Each relation includes an attribute named source_positions
, which provides detailed information about code, that is relevant for this relation:
"source_positions": [
{
"start_idx": 109,
"end_idx": 118
}
...
]
The start_idx
and end_idx
represent character indices in the input SQL code. Together, they define a range that pinpoints the specific section of the code corresponding to the relation. These indices effectively serve as "pointers" to the relevant portion of the analyzed SQL query.
Lineage traditionally refers to a person’s or group’s ancestry, tracing their origins and heritage through generations. It embodies the historical path that defines their roots and connections.
Similarly, data lineage traces the lifecycle of data, mapping its origins, transformations, and usage. It answers critical questions such as:
- Where did this data originate?
- How is this data used across systems or processes?
- What steps were involved in constructing this data?
More specific examples include:
- Can I safely delete this column?
- Are there scripts or processes that depend on this table?
- Who created or modified this data?
In a world where data is often more valuable than gold, it’s crucial to answer these questions quickly and accurately. This is why data lineage plays a vital role in effective data governance.
How is lineage created in SQL? It is as simple as creating a table:
CREATE TABLE NEW_TABLE
AS SELECT first_name, last_name from OLD_TABLE;
With this query, we have create lineage from OLD_TABLE
to NEW_TABLE
. On column level, this would look like this:
OLD_TABLE.first_name -> NEW_TABLE.first_name
OLD_TABLE.last_name -> NEW_TABLE.last_name
Lineage is created whenever data is moved or transformed. In SQL, this typically involves a SELECT
statement to retrieve data before moving it, making SELECT
the cornerstone of lineage analysis.
-
Analyze
targets
– Identify the destination of theSELECT
statement, usually a single table. -
Analyze
sources
– Identify the data sources, typically multiple tables referenced in theFROM
clause. -
Connect
sources
andtargets
– Establish relationships between sources and their corresponding targets.
What happens when a SELECT
statement has no explicit target?
SELECT name FROM accounts;
In most IDEs, this query simply displays the results. To model this behavior in lineage, we create an artificial target called SELECT-RESULT
:
accounts.name -> SELECT-RESULT.name
This approach ensures the lineage remains consistent, even without a defined target.
SELECT * FROM events;
This case is impossible to analyze without any extra info. We need to check the database model - view the columns of table events
. You can either do this by providing the CREATE TABLE
statement or you can provide the database model in JSON format directly to the API.

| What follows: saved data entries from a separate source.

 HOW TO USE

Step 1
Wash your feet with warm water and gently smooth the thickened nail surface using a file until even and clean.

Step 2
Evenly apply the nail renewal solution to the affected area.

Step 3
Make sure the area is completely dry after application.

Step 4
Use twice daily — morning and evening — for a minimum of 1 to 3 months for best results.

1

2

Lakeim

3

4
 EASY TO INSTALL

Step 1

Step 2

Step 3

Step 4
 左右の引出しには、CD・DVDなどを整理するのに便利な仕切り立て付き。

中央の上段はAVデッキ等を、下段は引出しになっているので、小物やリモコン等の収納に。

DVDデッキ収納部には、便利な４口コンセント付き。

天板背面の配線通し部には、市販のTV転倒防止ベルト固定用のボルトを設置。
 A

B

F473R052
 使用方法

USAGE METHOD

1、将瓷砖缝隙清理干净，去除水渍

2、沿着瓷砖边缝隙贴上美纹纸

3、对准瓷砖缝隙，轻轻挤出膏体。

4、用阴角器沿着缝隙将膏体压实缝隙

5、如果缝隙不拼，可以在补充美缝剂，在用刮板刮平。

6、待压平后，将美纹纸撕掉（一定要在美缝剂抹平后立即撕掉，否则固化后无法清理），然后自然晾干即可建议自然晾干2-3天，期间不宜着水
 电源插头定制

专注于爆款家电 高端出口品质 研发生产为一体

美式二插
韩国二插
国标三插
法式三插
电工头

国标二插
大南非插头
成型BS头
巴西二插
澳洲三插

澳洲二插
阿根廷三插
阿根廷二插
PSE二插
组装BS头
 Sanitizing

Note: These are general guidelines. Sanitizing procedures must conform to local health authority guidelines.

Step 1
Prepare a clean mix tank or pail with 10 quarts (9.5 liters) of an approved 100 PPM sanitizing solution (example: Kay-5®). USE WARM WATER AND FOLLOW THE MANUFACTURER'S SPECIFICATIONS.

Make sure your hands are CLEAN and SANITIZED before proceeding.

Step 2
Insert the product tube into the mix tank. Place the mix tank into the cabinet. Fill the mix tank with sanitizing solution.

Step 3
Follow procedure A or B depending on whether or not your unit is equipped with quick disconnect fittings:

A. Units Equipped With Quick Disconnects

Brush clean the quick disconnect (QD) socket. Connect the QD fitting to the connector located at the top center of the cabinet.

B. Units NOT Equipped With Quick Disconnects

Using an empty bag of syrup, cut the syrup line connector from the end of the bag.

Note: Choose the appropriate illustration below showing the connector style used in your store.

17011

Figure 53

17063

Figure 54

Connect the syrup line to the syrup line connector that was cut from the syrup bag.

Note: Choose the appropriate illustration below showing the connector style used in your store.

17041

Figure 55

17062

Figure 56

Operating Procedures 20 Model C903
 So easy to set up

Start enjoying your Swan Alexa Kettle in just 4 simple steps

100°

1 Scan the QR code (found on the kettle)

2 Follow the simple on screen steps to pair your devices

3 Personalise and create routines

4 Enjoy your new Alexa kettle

Consider the following query:
SELECT price, name FROM products NATURAL JOIN suppliers;
Analyzing lineage in this case is challenging due to the absence of table aliases and fully qualified column names. Without these, it becomes unclear which table each column originates from.
While providing the database model to the lineage analyzer can help resolve this ambiguity, the best practice is to use explicit column references and table aliases to avoid confusion
SELECT p.price, s.name FROM products p
NATURAL JOIN suppliers s
This approach ensures clearer lineage analysis and reduces the risk of misinterpreting the data's origins.